Ontem, o meu quotidiano foi assaltado por uma miríade de línguas estrangeiras, sorrisos abertos e um contágio vibrante de alegria. Apanhei um comboio em Paredes, com destino ao Porto, e, de súbito, vi-me rodeado por uma verdadeira maré humana de jovens. Eram tantos, que os lugares disponíveis rapidamente se esgotaram, fazendo do corredor a nova atração de assento. Mas, ao contrário da habitual tensão dos comboios urbanos na hora de ponta, o que reinava ali era uma atmosfera de entusiasmo e confraternização. Jovens que mal se conheciam, trocavam pulseiras, partilhavam histórias, imortalizavam momentos com selfies. Tudo isto, a mais de 300km do palco principal da próxima semana: as Jornadas Mundiais da Juventude.
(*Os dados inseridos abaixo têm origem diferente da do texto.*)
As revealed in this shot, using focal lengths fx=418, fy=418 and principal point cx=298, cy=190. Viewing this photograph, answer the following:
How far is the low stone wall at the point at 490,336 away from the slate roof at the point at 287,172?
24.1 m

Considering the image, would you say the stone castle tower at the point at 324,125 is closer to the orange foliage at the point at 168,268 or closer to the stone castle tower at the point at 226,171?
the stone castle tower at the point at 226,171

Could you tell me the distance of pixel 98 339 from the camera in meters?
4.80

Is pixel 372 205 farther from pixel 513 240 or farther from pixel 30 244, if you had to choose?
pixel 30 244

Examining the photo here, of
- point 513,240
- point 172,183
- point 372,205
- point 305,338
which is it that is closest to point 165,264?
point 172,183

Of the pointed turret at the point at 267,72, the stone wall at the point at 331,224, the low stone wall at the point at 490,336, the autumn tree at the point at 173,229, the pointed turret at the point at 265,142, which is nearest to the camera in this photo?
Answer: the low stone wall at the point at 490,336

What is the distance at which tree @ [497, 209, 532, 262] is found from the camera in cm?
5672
Trazendo este episódio à baila, não posso deixar de refletir sobre a patetice protagonizada pelo artista plástico Bordalo II, que, com a atenção dos holofotes voltada para a montagem do altar para as celebrações com o Papa Francisco, decidiu estender um tapete de notas de 500 euros. Diz ele, uma crítica aos gastos da JMJ2023, aos “malditos” ajustes diretos e ao envolvimento do estado laico num evento católico. Ah, caro Bordalo, permita-me esboçar um sorriso irónico ao observar tal performance.
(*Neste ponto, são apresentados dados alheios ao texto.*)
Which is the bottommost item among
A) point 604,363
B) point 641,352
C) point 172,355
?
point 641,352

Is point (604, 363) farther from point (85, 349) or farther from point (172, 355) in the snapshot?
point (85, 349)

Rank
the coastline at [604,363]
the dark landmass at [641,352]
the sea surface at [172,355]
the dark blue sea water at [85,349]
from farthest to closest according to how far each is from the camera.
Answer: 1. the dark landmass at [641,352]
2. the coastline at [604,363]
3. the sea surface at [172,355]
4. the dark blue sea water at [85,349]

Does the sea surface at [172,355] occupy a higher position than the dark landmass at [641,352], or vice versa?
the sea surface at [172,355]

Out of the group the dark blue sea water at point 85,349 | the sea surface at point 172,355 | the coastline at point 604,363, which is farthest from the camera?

Será que, no meio de todo o seu fervor artístico, Bordalo II se esqueceu de mencionar o impacto financeiro positivo que a JMJ2023 trará? Ou a promoção internacional que Portugal ganha ao sediar o maior encontro de jovens do mundo? Talvez sim, talvez não. Mas, quem sou eu para questionar a seleção de temas para as suas instalações artísticas?
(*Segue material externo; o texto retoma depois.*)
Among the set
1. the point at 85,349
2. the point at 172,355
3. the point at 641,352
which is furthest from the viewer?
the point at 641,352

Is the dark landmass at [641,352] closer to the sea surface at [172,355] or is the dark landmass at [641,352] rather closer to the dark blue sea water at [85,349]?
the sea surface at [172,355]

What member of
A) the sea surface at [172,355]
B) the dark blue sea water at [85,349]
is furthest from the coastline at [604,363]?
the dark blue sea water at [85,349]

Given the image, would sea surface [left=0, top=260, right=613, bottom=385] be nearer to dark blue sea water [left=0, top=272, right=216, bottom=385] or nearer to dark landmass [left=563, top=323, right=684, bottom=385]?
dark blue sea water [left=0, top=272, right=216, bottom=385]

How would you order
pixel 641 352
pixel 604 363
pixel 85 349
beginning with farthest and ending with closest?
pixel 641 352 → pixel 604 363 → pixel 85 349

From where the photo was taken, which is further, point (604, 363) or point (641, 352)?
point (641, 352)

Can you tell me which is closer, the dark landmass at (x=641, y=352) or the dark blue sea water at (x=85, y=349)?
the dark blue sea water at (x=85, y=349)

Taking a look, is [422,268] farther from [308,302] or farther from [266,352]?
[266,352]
E falando de ajustes diretos – oh, que tema interessante! – não pude deixar de reparar, numa breve pesquisa no portal “base.gov.pt”, que Bordalo II, ou melhor, MUNDOFRENETICO UNIPESSOAL, LDA, é assim que se chama a empresa de Artur Bordalo, já angariou 27 contratos públicos, incluindo 15 de municípios, empresas públicas, a Presidência do Conselho de Ministros e até universidades, por ajuste direto. E, acreditem, os valores não são de desdenhar: mais de 3,4 milhões de euros nos últimos três anos. Inclusive, na nossa região, a LIPOR encomendou-lhe trabalhos, via ajuste direto, num valor aproximado de 108.860 euros, dinheiro proveniente da recolha e tratamento do lixo das nossas casas.
Agora, voltando ao comboio lotado e aos jovens que partilhavam sorrisos e sonhos, tenho de questionar a crítica do nosso caro Bordalo ao envolvimento do Estado num evento católico. Veja bem, Portugal não se está a transformar num Estado teocrático por receber um encontro de jovens católicos. É um encontro, nada mais. O Estado laico mantém-se intacto e os agnósticos, ateus e demais crentes ou descrentes podem viajar em paz nos transportes porque a fé católica não se pega como o Corona Vírus.
Para concluir, a minha viagem de comboio e a “performance” de Bordalo II levaram-me a uma única certeza: a JMJ2023 é uma riqueza para Portugal. E não falo de riqueza monetária – embora esta também exista -, mas sim da riqueza da juventude, da alegria, da união e do encontro de culturas. A nossa sociedade é enriquecida pelo entusiasmo e pela esperança desses jovens que, sem medo, partilhavam a sua fé e a sua alegria.
E se Bordalo II, no meio da sua ironia e das suas notas de 500 euros, não consegue ver essa riqueza, então eu temo que o verdadeiro desperdício esteja, na realidade, nas suas próprias instalações artísticas. E isso, caro leitor, é a verdadeira ironia.